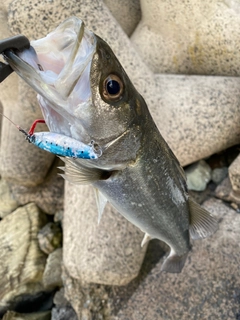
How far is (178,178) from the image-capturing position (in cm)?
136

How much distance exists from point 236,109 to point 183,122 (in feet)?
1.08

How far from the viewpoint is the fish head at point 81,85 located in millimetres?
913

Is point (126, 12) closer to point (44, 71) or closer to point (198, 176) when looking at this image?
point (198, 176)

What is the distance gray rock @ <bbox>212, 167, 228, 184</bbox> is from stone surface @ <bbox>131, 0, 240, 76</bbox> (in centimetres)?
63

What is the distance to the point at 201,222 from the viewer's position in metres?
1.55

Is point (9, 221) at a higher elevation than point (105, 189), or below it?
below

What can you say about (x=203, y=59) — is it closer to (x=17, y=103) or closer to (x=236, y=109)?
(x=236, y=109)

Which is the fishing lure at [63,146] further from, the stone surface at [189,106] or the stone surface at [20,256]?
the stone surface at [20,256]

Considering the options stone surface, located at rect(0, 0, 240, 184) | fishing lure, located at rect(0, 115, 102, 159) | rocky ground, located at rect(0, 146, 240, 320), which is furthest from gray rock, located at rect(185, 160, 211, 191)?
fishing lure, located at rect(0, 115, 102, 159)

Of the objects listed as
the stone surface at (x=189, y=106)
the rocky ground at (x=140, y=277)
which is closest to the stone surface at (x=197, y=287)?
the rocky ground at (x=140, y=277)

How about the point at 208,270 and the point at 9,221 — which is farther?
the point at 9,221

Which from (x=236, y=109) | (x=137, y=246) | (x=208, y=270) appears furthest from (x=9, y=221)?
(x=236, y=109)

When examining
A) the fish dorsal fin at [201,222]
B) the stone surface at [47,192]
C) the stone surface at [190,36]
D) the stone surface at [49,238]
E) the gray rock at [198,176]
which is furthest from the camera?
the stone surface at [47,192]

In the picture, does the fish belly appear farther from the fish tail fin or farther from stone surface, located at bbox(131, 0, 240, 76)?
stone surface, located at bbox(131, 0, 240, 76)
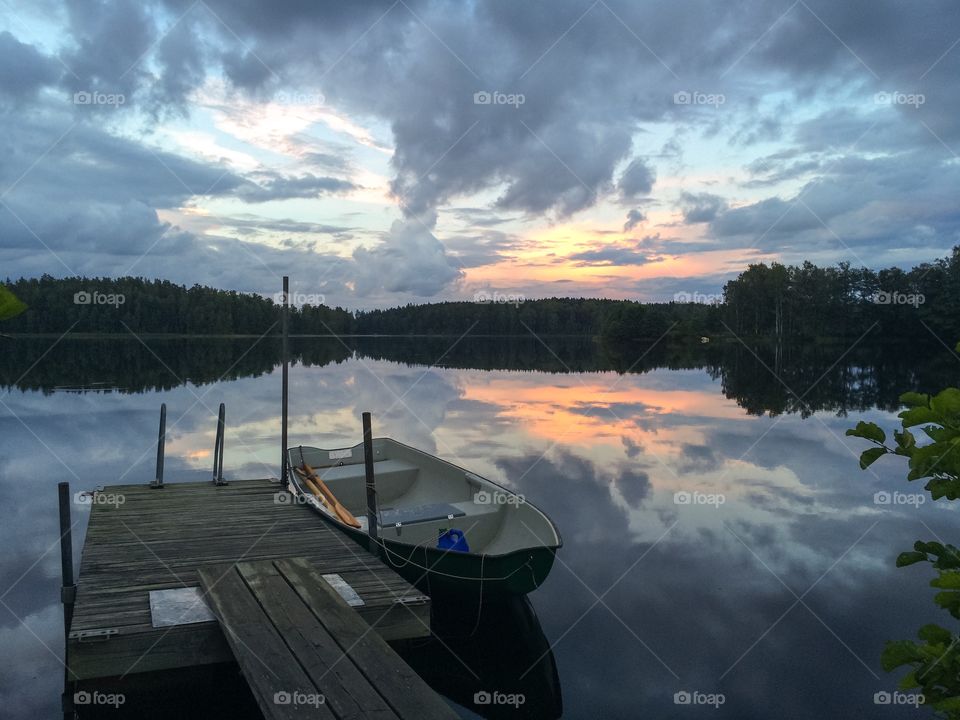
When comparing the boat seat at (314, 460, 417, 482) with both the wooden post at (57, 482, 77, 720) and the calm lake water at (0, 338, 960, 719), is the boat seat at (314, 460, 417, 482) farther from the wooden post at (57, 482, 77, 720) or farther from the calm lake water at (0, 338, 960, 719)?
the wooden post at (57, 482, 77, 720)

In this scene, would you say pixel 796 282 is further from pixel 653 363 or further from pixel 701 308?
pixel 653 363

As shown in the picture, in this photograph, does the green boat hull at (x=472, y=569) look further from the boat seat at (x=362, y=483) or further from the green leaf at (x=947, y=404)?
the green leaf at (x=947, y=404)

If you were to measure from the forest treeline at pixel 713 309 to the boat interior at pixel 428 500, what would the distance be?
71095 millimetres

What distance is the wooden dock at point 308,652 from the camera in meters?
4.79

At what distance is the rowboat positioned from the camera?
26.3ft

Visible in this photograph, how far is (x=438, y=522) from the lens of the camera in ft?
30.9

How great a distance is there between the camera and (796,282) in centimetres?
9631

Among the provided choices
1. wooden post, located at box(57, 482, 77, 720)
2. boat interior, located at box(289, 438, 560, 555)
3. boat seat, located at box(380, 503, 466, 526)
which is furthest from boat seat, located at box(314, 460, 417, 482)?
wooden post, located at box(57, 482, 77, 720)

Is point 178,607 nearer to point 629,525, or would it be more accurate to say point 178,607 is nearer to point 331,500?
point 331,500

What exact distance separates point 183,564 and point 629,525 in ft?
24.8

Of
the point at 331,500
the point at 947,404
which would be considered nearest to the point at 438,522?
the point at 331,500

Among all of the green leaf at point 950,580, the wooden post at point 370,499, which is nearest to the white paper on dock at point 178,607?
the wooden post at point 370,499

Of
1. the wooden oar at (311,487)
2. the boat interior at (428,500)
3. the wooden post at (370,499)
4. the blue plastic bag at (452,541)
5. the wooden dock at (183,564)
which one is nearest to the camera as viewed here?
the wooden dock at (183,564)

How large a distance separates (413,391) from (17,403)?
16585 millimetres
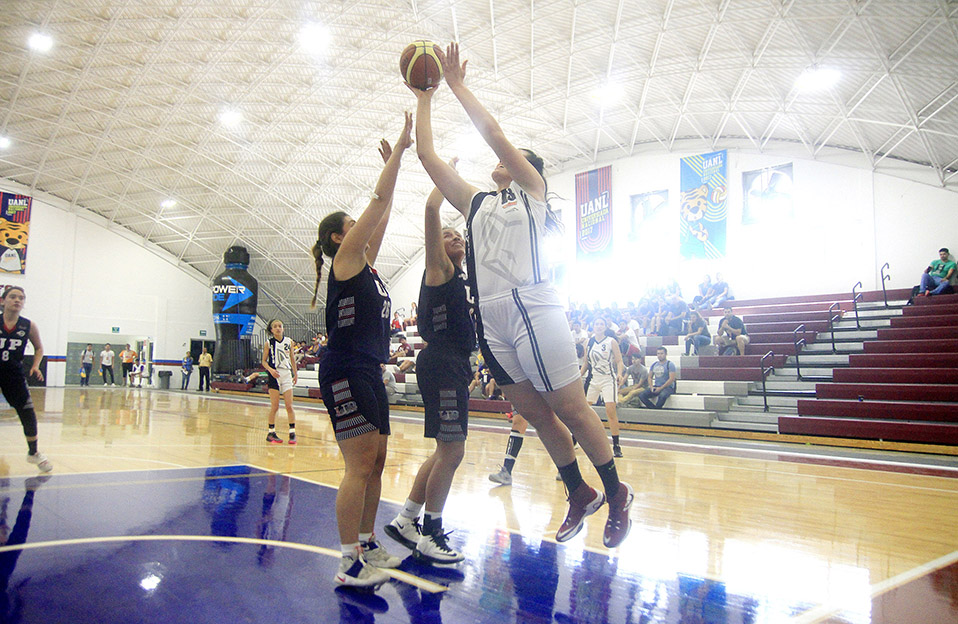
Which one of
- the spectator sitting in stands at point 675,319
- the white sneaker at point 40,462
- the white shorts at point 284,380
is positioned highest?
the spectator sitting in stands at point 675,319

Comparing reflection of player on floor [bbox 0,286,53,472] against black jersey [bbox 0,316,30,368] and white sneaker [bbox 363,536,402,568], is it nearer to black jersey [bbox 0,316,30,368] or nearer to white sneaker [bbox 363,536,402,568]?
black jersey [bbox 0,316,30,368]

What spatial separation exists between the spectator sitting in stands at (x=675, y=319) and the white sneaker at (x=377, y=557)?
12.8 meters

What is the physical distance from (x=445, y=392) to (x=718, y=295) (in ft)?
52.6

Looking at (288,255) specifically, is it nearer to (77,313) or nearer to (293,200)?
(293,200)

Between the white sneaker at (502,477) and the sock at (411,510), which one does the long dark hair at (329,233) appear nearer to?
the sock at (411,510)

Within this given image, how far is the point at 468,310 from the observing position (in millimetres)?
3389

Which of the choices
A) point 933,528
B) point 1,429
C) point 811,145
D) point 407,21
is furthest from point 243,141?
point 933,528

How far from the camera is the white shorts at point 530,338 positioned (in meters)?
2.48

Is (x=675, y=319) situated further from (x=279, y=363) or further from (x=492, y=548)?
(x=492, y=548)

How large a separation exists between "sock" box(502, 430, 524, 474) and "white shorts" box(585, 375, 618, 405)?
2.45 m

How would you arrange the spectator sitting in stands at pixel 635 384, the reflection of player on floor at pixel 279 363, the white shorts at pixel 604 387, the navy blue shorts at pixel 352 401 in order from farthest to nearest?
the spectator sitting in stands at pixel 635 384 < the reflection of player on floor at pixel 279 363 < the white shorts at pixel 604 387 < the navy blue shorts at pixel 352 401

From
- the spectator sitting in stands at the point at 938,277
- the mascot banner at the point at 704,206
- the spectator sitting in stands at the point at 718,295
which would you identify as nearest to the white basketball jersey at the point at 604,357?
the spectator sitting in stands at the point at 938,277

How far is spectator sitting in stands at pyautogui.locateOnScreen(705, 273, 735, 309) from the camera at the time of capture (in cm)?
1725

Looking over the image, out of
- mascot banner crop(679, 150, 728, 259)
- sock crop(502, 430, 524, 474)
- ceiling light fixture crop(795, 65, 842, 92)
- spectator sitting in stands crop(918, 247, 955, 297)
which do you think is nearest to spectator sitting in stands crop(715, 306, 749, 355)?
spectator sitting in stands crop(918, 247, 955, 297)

--

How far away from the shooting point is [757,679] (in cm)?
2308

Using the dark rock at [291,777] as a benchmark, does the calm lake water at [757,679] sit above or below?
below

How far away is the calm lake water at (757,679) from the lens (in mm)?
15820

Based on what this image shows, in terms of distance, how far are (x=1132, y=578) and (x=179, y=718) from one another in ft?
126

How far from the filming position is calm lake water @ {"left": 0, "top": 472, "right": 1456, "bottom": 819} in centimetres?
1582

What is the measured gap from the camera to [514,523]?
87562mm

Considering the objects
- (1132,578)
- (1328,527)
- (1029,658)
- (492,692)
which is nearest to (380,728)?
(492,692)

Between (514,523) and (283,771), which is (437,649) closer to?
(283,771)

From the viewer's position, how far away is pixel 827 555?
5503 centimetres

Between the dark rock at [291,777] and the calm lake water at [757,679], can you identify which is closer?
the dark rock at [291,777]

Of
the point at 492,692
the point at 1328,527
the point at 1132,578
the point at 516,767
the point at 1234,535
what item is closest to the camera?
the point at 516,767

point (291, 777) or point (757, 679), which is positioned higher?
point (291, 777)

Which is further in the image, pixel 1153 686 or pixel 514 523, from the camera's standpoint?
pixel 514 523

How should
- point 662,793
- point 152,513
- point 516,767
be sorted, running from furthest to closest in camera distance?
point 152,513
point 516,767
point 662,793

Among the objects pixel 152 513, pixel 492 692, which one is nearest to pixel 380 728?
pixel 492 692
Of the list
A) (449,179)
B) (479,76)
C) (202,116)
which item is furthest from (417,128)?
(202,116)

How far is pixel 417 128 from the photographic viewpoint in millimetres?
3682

--

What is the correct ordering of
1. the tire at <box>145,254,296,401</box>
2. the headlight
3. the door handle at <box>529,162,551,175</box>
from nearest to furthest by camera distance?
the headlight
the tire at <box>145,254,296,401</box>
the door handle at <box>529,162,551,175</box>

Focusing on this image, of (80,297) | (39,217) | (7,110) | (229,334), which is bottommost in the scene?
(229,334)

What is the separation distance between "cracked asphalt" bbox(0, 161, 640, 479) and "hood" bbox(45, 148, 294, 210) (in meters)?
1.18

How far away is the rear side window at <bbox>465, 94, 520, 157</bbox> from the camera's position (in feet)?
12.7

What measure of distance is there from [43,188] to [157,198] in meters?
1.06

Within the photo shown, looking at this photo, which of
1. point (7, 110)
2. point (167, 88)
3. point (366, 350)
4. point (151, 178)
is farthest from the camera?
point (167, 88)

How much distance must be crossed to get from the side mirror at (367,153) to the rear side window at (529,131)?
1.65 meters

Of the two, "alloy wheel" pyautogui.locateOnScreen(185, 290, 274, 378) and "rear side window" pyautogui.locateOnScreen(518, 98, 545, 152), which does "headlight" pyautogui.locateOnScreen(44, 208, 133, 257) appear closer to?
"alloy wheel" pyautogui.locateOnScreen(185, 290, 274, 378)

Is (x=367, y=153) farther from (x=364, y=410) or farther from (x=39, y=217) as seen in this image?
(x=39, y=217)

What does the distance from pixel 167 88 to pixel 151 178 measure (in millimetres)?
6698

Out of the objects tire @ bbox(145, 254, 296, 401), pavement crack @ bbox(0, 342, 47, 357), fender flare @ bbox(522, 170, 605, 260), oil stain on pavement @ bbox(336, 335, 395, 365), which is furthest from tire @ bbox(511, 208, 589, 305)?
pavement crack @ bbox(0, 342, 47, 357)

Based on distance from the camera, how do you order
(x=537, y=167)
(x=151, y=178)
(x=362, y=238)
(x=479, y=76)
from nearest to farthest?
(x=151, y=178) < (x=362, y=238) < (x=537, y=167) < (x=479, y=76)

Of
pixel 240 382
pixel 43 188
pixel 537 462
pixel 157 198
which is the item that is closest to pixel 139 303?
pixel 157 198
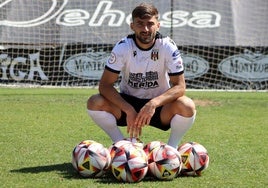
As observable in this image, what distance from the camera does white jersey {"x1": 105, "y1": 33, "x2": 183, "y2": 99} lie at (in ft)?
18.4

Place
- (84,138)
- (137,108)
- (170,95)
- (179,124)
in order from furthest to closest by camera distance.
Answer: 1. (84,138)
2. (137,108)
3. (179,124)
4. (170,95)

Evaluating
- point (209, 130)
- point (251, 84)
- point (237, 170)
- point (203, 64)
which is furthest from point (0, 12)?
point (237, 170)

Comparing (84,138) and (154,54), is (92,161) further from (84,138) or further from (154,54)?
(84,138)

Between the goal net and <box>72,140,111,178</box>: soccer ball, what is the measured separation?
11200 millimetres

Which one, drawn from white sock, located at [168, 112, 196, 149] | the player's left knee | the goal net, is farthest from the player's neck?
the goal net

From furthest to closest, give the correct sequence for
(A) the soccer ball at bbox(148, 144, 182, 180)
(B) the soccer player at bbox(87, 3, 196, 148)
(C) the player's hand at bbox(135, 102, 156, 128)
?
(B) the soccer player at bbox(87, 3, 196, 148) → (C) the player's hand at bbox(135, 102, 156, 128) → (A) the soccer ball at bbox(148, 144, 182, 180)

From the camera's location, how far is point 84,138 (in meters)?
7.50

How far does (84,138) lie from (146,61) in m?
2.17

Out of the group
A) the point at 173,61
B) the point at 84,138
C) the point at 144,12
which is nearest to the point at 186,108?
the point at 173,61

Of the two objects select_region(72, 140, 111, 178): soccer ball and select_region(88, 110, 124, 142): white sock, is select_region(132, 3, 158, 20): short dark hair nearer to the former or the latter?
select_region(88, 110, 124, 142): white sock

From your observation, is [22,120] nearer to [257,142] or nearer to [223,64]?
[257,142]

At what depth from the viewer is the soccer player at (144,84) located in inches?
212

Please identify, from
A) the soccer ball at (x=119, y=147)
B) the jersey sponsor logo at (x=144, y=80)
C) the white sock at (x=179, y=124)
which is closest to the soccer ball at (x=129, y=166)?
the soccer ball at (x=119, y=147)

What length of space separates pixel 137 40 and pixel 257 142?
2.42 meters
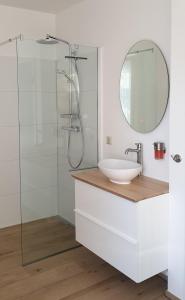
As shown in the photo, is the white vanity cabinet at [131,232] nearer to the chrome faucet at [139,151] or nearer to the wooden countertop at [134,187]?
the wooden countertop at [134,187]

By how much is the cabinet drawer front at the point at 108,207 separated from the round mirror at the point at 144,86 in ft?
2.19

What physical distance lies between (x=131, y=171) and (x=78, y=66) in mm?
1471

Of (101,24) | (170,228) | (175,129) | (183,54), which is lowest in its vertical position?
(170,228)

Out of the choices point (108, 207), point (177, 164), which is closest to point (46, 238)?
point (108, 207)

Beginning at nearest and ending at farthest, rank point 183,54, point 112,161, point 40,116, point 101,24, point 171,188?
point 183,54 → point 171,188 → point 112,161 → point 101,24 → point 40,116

- WHAT NEEDS TO BE DONE: Can you print, word for word, the rows from the line containing "Within this given" through the line containing "the spectator sitting in stands at pixel 635 384 <"?

- TASK RESULT:
Within this given image, how far is the point at 468,310 from the observing position (in millimetres)?
3389

Which of the choices
A) point 933,528
B) point 1,429
C) point 811,145
D) point 407,21
is furthest from point 243,141?
point 933,528

How far from the camera is the white shorts at point 530,338 positioned (in meters)?
2.48

Is (x=675, y=319) situated further from (x=279, y=363) or further from (x=492, y=548)?
(x=492, y=548)

How large a separation exists between "sock" box(502, 430, 524, 474) and "white shorts" box(585, 375, 618, 405)?
2.45 m

How would you arrange the spectator sitting in stands at pixel 635 384, the reflection of player on floor at pixel 279 363, the white shorts at pixel 604 387, the navy blue shorts at pixel 352 401 in order from farthest to nearest?
the spectator sitting in stands at pixel 635 384 < the reflection of player on floor at pixel 279 363 < the white shorts at pixel 604 387 < the navy blue shorts at pixel 352 401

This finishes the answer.